* **Task prompt**
Please pull out each line of the listing that contains the word "which" and copy those lines.

* **Input for this task**
** start **

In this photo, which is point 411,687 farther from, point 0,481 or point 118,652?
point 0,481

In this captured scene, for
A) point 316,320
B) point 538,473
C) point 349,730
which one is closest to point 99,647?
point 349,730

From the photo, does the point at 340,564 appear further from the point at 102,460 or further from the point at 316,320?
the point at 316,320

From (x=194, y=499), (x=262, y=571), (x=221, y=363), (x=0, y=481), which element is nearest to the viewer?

** end **
** start **

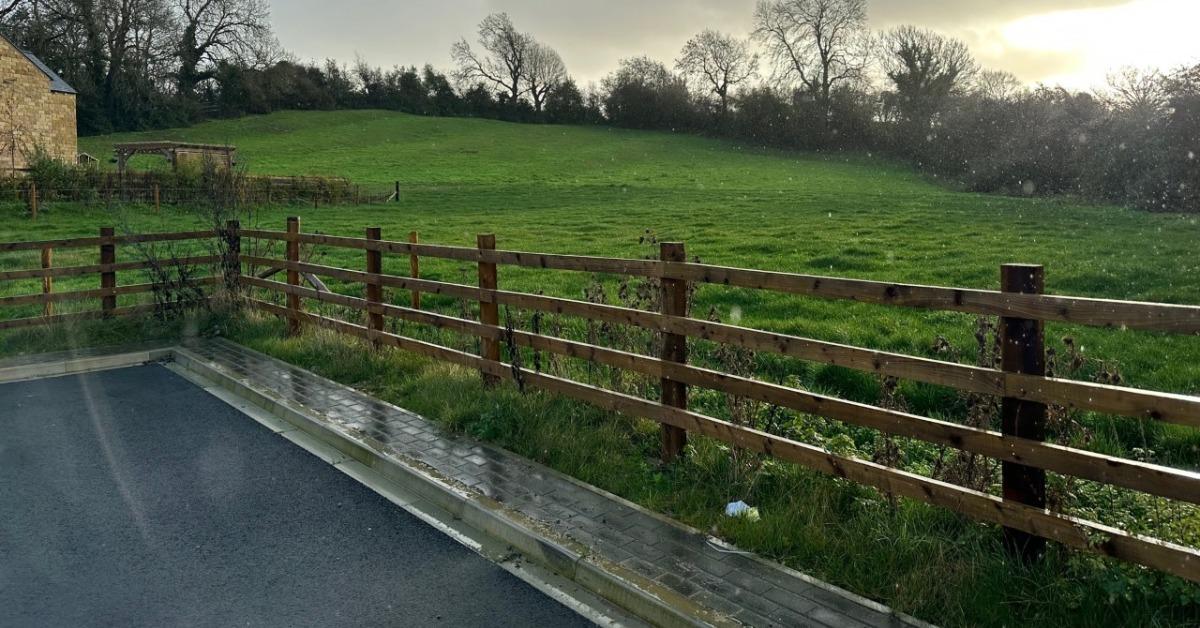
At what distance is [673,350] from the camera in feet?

** end **

* **Solution below**
In this photo, which is point 411,687 farther from, point 0,481 or point 118,652?
which one is closest to point 99,647?
From (x=194, y=499), (x=262, y=571), (x=221, y=363), (x=0, y=481), which element is nearest to the viewer?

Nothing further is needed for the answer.